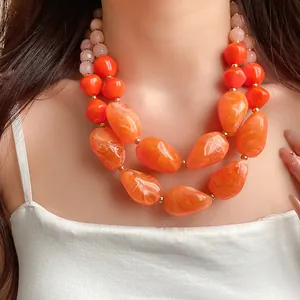 Nahaufnahme einer leuchtend orangefarbenen Acrylperlenkette mit Muscheltextur am Model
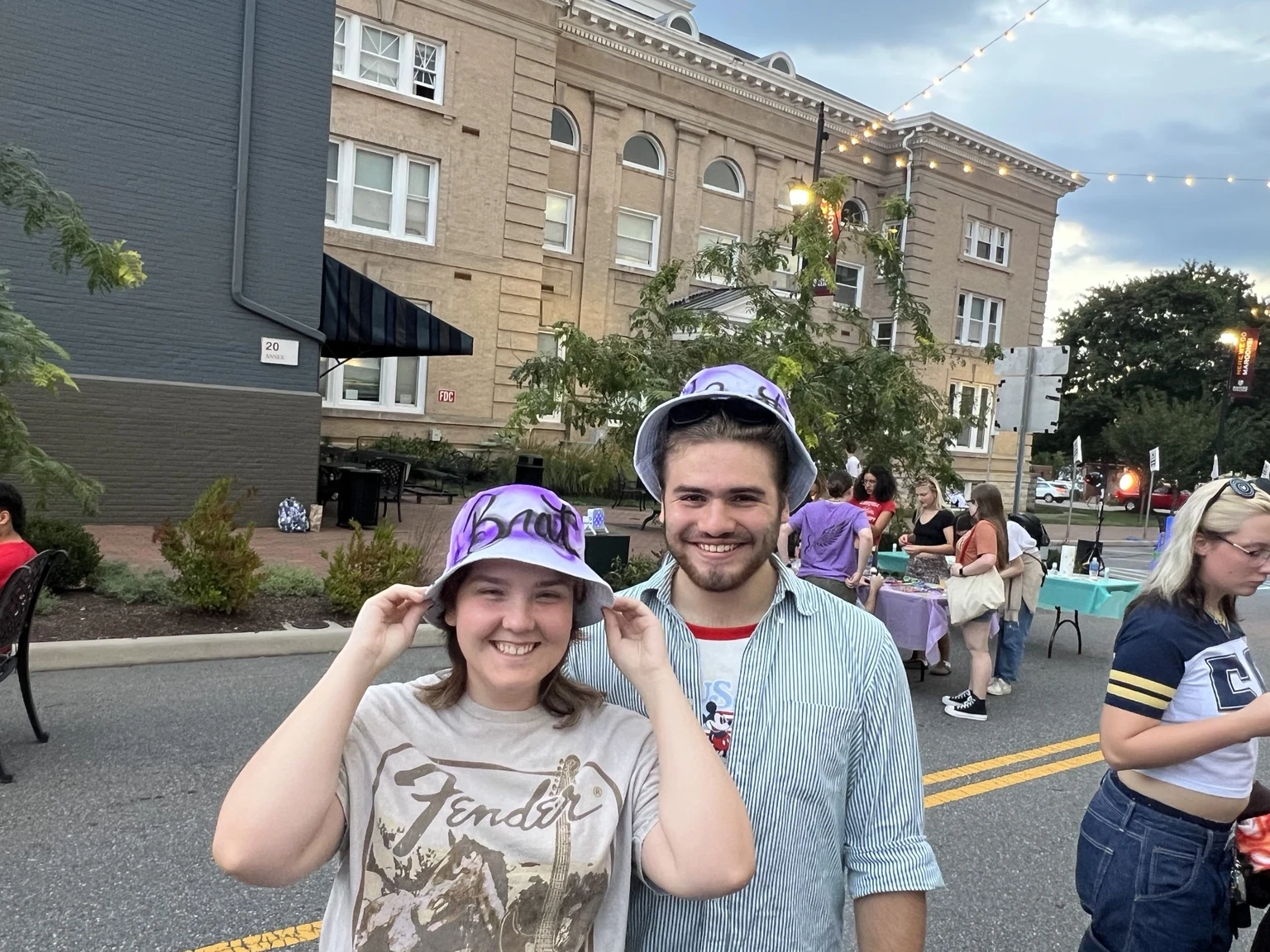 Roanoke College student wearing a personalized purple airbrushed bucket hat at the Fall Festival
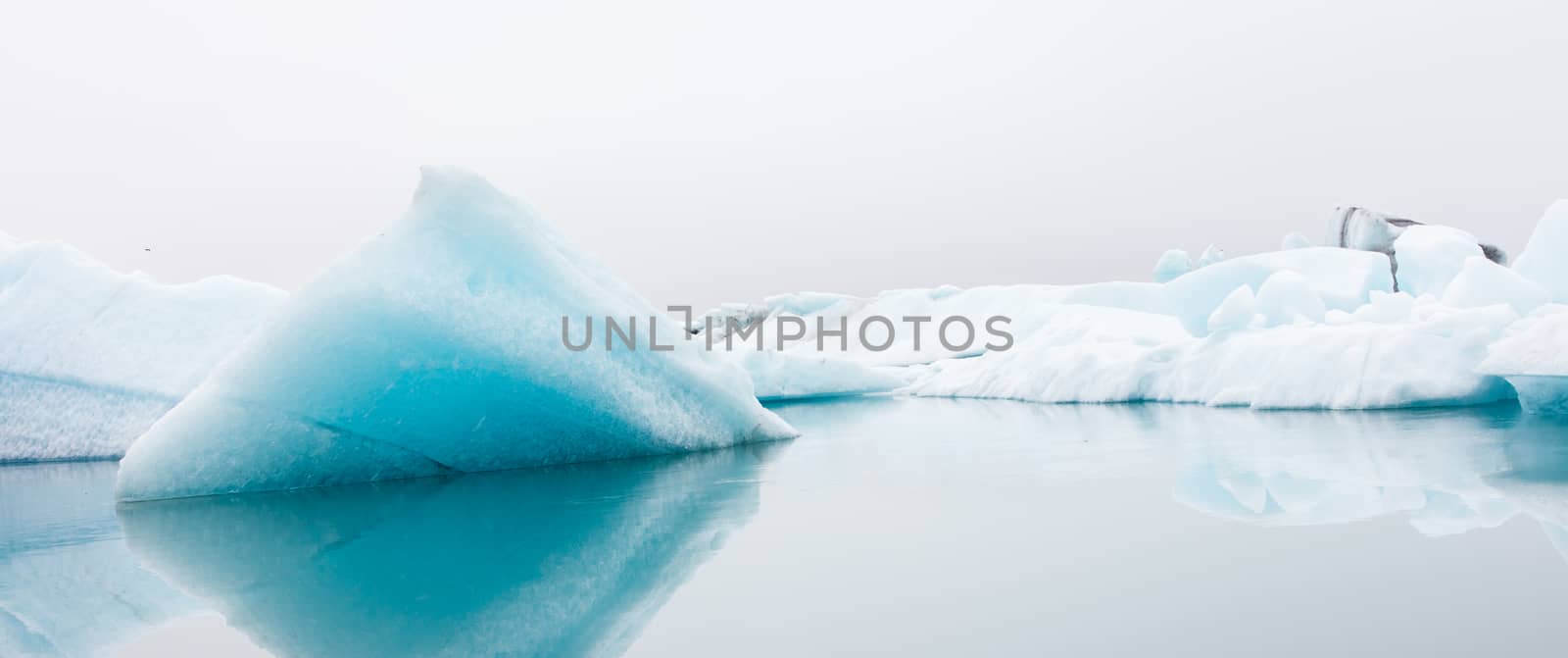 Jokulsarlon is a large glacial lake in southeast Iceland - Ice breaking of a glacier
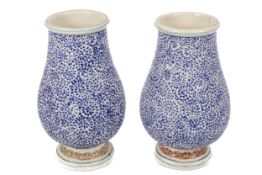 A pair of Japanese Kyo-Satsuma vases with blue dotted decoration.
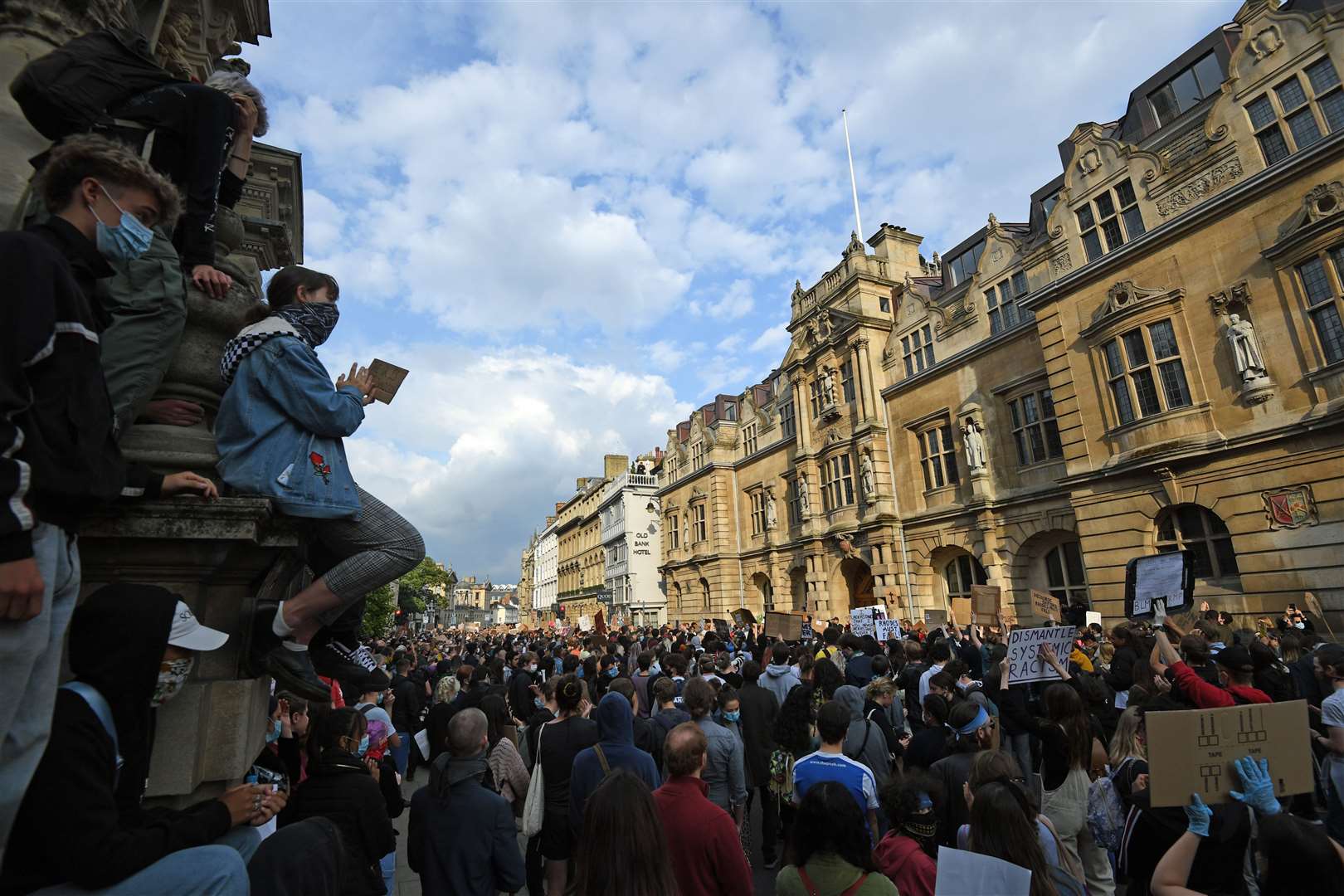 Protesters in front of Oriel College (Joe Giddens/PA)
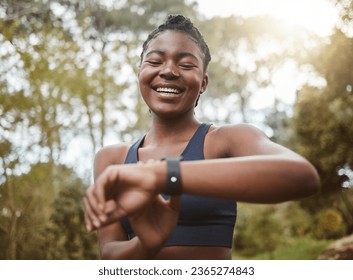 African runner woman, smart watch and park for check, smile or happy for time, results or fitness in nature. Girl, iot clock and monitor for speed, heart rate or smile for exercise, workout or health - Powered by Shutterstock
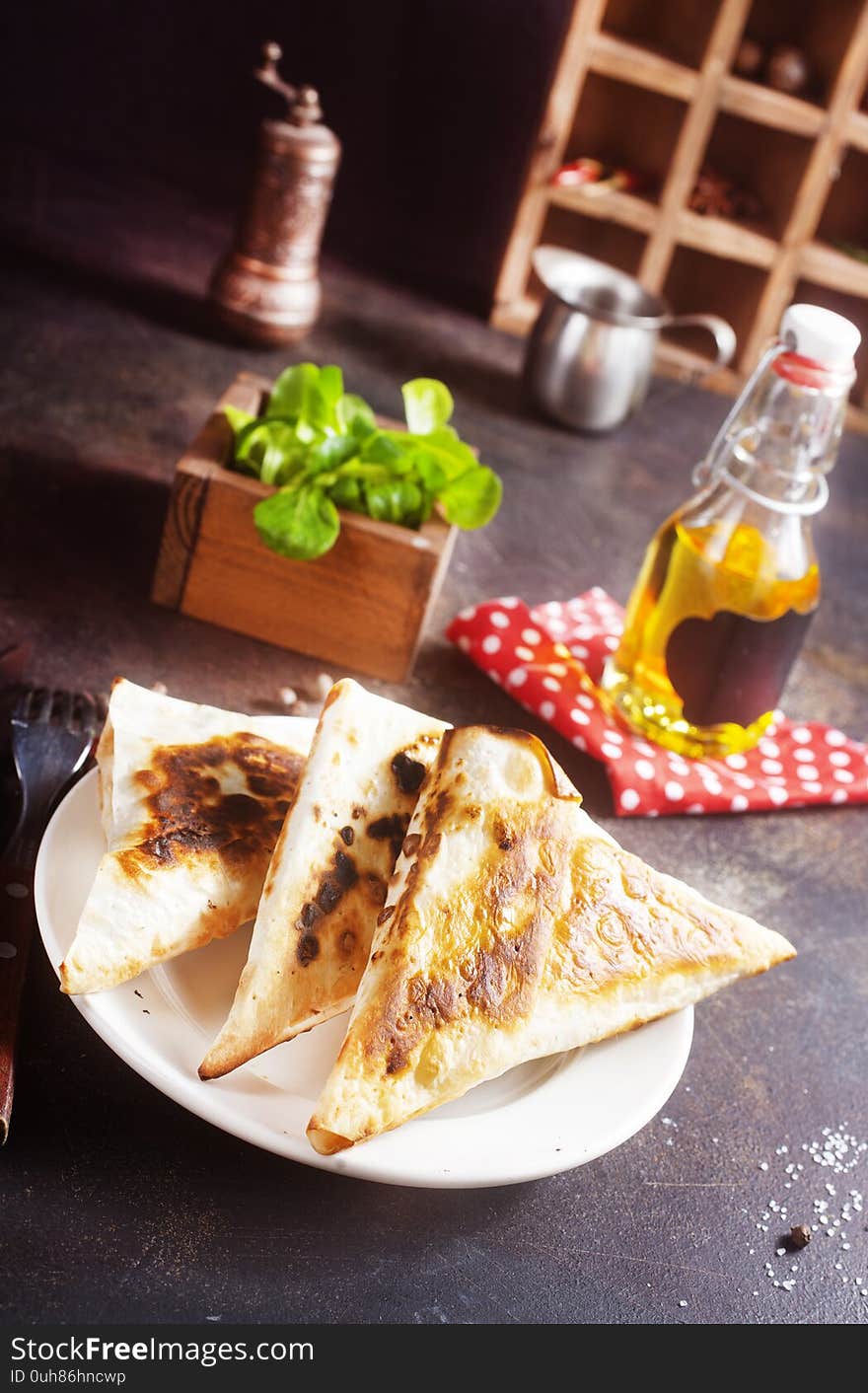 Fried flatbread stuffed with cheese and ham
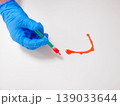 Gloved Hand Drawing Red Smear Curve On White Surface, Experimental MarkMaking, Controlled Swipe, Vivid 139033644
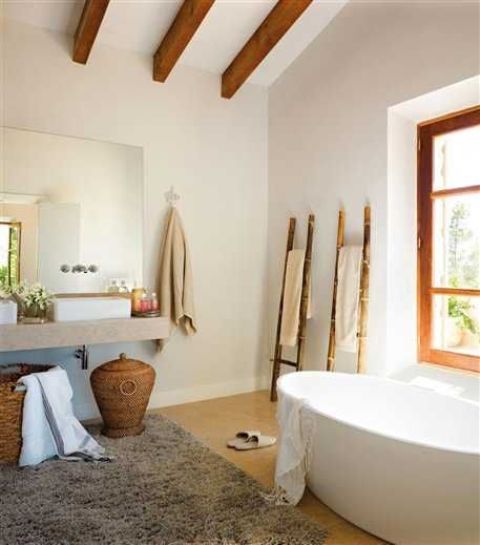 a lovely coastal bathroom with rich-stained wooden beams and a window frame, an oval tub, a floating vanity, baskets for storage and ladders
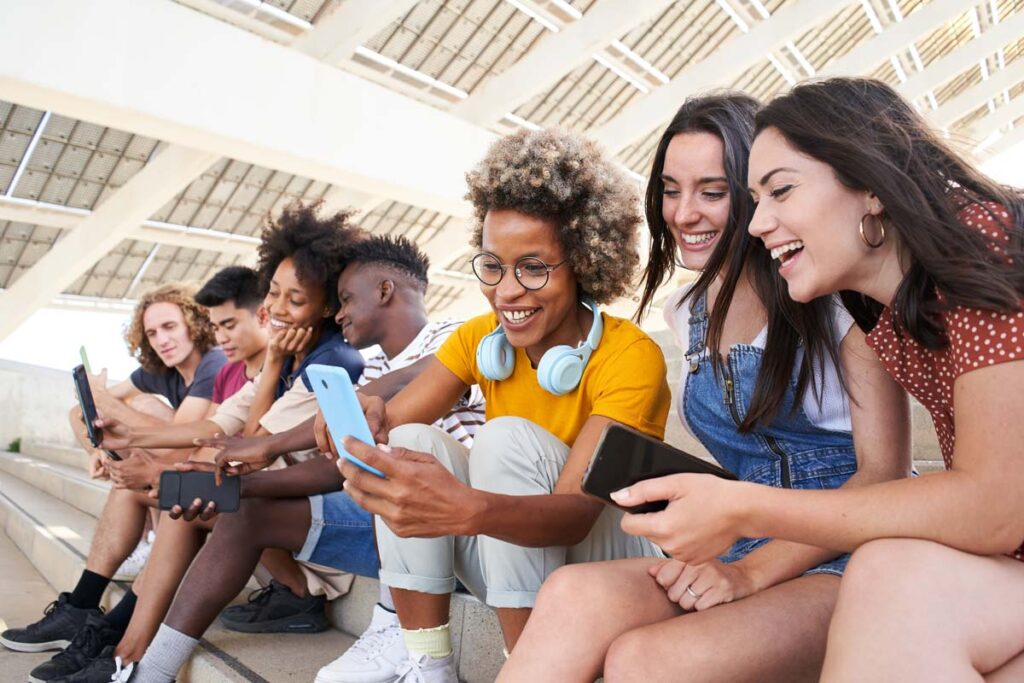 A group of teens looking at their smartphones, representing the YouTube, TikTok, Snapchat and Instagram teens survey.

========================================

Problem statement >> Transcribe all lines above exactly, skipping pictures.

Solution to the exercise >>
 Nahaufnahme einer leuchtend orangefarbenen Acrylperlenkette mit Muscheltextur am Model
 Roanoke College student wearing a personalized purple airbrushed bucket hat at the Fall Festival
 Jokulsarlon is a large glacial lake in southeast Iceland - Ice breaking of a glacier
 A pair of Japanese Kyo-Satsuma vases with blue dotted decoration.
 Protesters in front of Oriel College (Joe Giddens/PA)
 African runner woman, smart watch and park for check, smile or happy for time, results or fitness in nature. Girl, iot clock and monitor for speed, heart rate or smile for exercise, workout or health - Powered by Shutterstock
 Fried flatbread stuffed with cheese and ham
 Gloved Hand Drawing Red Smear Curve On White Surface, Experimental MarkMaking, Controlled Swipe, Vivid 139033644
 a lovely coastal bathroom with rich-stained wooden beams and a window frame, an oval tub, a floating vanity, baskets for storage and ladders
 A group of teens looking at their smartphones, representing the YouTube, TikTok, Snapchat and Instagram teens survey.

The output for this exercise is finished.